Is the randomness generated by quantum phenomena measurably better than the randomness generated by the best computational algorithms? I am aware that quantum phenomena can be used to generate random sequences of numbers. Are such sequences measurably better than the random sequences generated by the best computational algorithms?  If so, how much better, and according to what measurements? I'm interested in measurements that can be computed in reasonable time and energy, not theoretical measurements.  If you refer to a measurement, please give an estimate of the amount of time and energy the measurement requires to produce a result, if possible.
 A: No: the output of current cryptographic PRGs is not distinguishable from true randomness by any known algorithm (in a practical amount of time).
For instance, there's no known way of telling whether a stream of bits was produced by the ChaCha20 stream cipher that's substantially faster than evaluating the cipher about $2^{128}$ times on a quantum computer or $2^{256}$ times on a classical computer, which is thoroughly impractical with current or even conceivable future computing technology. It's hard to put any specific cost on it, but, e.g., if your quantum computer could compute one cipher block per picosecond, it would take around $10^{19}$ years to check all keys.

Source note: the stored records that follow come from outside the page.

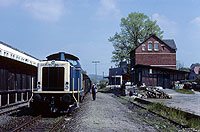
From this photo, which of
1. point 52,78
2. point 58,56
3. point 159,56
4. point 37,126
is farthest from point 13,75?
point 159,56

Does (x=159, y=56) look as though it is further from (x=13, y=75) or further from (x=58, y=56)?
(x=58, y=56)

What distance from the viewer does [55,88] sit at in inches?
513

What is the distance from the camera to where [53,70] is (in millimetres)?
13234

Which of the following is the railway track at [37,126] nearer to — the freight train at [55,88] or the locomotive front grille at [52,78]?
the freight train at [55,88]

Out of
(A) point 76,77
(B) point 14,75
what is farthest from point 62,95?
(B) point 14,75

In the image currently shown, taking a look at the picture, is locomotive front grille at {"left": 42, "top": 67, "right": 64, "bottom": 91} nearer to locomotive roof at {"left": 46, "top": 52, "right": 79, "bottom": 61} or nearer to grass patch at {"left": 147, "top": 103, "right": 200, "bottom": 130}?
locomotive roof at {"left": 46, "top": 52, "right": 79, "bottom": 61}

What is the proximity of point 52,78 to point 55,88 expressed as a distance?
58 cm

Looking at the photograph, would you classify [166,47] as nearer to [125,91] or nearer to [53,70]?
[125,91]

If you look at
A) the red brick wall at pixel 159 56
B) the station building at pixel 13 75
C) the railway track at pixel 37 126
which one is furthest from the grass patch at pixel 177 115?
the red brick wall at pixel 159 56

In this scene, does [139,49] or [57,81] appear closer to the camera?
[57,81]

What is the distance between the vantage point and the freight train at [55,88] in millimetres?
12500

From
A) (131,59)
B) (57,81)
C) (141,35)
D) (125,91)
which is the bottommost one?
(125,91)

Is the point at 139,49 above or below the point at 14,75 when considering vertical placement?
above

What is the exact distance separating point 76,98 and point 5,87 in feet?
20.4
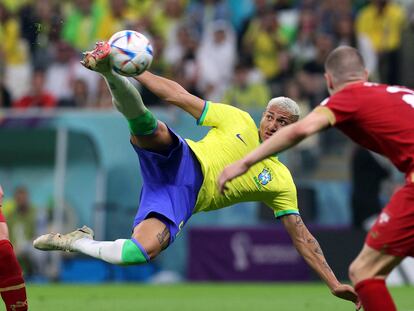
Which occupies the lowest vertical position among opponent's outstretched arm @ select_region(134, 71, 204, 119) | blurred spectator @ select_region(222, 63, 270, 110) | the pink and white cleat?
blurred spectator @ select_region(222, 63, 270, 110)

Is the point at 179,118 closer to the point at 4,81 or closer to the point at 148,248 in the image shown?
the point at 4,81

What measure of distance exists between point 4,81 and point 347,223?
6853mm

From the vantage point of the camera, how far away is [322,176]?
54.9ft

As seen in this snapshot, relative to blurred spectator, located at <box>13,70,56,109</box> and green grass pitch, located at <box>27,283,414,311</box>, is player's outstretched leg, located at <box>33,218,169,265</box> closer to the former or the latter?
green grass pitch, located at <box>27,283,414,311</box>

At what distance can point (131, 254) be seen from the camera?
8016mm

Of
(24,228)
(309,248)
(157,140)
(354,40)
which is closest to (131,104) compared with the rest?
(157,140)

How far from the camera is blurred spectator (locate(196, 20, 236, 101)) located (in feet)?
59.0

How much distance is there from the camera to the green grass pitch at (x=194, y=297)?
11.6 meters

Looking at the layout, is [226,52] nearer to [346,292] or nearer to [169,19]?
[169,19]

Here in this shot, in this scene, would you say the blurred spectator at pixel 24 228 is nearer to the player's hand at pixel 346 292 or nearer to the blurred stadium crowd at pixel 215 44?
the blurred stadium crowd at pixel 215 44

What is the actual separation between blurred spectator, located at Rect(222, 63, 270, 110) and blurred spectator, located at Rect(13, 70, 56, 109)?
3.14 m

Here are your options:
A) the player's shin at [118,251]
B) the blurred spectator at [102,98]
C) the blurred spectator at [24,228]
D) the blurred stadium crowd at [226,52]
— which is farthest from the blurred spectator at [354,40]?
the player's shin at [118,251]

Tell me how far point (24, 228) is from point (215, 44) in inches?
180

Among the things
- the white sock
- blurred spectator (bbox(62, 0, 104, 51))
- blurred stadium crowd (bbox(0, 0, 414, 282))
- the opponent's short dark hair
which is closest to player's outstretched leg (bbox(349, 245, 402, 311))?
the opponent's short dark hair
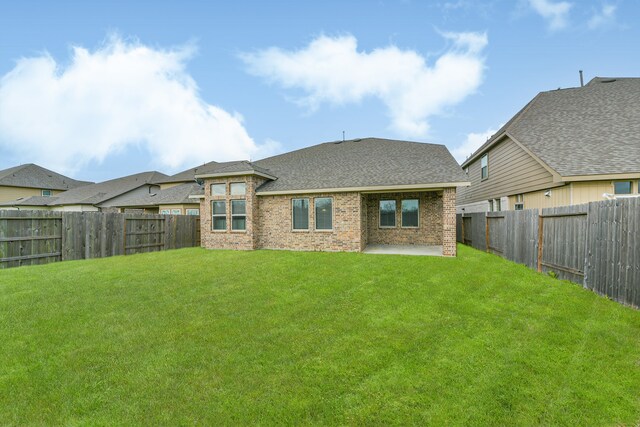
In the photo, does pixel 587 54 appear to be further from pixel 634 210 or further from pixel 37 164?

A: Any probability distribution can be generated classically, and similarly, you can use classical physics to generate any bipartite probability distribution.
Still, quantum phenomena can result in types of correlations that are classically impossible (and yes, that can be measured experimentally without significant issues).
But one needs to be careful in understand exactly what sorts of "correlations" we are talking about here.
It's not that with QM you can get correlations between measurement outcomes that are "non-classical", as that wouldn't really make much sense at all.
What you can get, however, are "correlations" between correlations observed in the different measurement bases, that are nonclassical.
In other words, two quantum states can be correlated in such a way that the correlations between measurement outcomes resulting from different measurement choices are impossible to obtain via any form of classical correlations.